#### Dataset excerpts
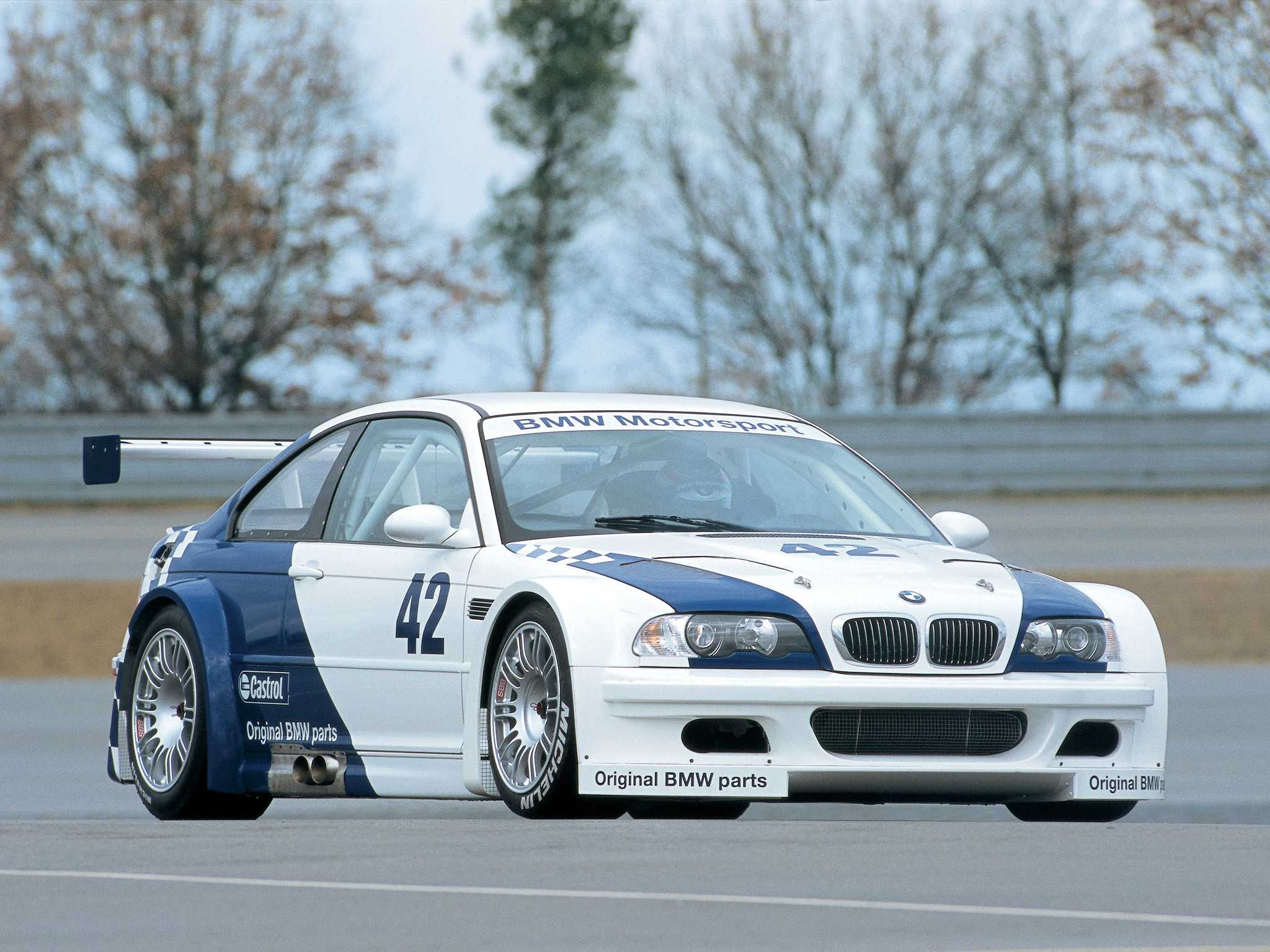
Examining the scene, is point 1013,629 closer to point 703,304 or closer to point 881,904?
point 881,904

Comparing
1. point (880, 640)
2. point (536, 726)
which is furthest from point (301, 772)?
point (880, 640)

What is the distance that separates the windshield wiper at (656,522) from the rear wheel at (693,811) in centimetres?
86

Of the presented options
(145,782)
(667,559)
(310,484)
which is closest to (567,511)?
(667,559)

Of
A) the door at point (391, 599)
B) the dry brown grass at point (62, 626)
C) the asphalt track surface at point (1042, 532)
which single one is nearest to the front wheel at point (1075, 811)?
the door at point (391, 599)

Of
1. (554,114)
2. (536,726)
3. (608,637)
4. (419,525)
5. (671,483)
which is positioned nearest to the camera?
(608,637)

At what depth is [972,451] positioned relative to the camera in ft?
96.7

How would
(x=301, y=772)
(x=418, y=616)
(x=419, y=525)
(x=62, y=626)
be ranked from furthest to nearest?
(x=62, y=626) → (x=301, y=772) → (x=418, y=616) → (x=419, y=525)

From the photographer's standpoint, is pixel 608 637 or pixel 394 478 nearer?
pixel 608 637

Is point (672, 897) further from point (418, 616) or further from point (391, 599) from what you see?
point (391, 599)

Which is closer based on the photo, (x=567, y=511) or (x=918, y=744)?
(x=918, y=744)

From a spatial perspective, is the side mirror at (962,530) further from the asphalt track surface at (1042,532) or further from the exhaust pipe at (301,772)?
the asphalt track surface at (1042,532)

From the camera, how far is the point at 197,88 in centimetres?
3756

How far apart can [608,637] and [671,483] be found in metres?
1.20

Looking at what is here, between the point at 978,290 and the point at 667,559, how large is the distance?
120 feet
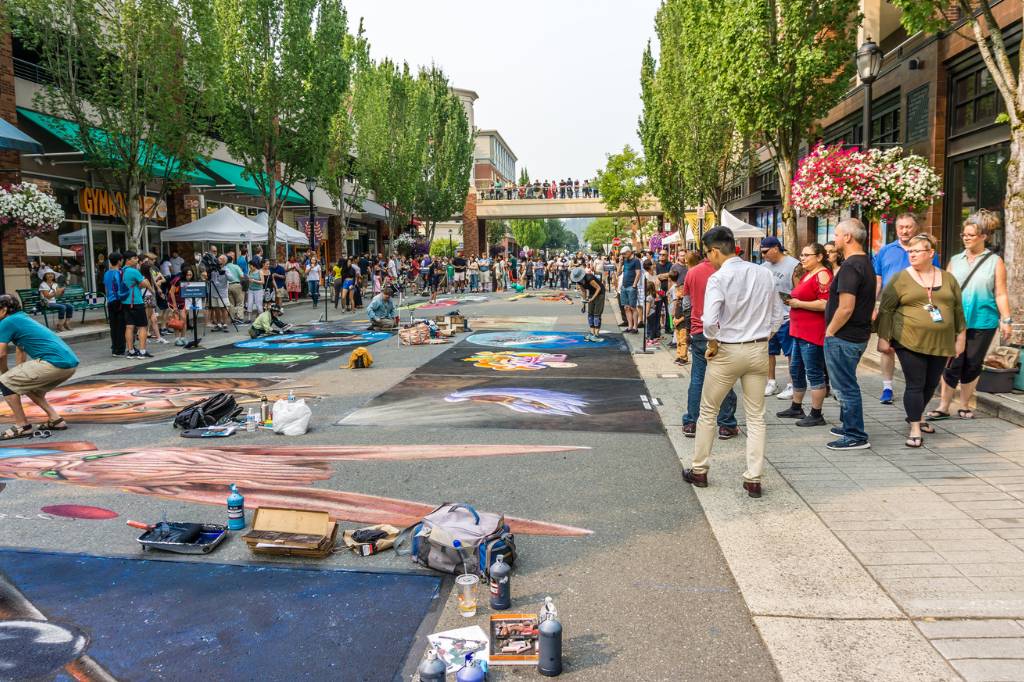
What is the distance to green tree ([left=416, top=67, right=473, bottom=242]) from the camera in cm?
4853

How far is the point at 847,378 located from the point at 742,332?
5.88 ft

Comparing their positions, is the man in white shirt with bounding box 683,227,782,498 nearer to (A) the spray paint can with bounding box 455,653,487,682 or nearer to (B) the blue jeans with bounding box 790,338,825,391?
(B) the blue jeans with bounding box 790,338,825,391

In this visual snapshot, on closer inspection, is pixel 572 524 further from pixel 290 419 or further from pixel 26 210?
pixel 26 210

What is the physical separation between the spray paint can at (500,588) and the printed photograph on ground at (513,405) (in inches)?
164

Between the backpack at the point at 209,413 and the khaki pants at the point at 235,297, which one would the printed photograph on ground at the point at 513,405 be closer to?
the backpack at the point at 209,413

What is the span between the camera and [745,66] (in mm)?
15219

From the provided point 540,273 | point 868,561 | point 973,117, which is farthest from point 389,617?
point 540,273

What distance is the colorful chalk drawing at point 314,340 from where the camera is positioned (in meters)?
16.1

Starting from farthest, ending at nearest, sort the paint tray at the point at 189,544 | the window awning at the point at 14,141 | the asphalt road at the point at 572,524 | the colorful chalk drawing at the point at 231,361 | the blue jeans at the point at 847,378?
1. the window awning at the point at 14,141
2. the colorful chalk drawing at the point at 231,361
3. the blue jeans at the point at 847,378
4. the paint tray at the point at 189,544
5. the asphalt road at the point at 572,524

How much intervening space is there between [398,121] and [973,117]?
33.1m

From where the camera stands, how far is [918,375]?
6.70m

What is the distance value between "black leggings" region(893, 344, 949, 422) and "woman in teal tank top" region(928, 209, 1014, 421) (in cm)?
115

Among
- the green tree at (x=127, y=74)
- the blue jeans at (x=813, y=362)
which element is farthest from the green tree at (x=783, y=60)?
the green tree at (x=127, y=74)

#### Exercise directions
Show, copied in full, each line above that contains the word "positioned".

#### Exercise output
which is positioned nearest to the camera?
At what depth is [972,451] positioned relative to the camera in ft?
What distance is the colorful chalk drawing at point 314,340 from where the camera is positioned (in meters)?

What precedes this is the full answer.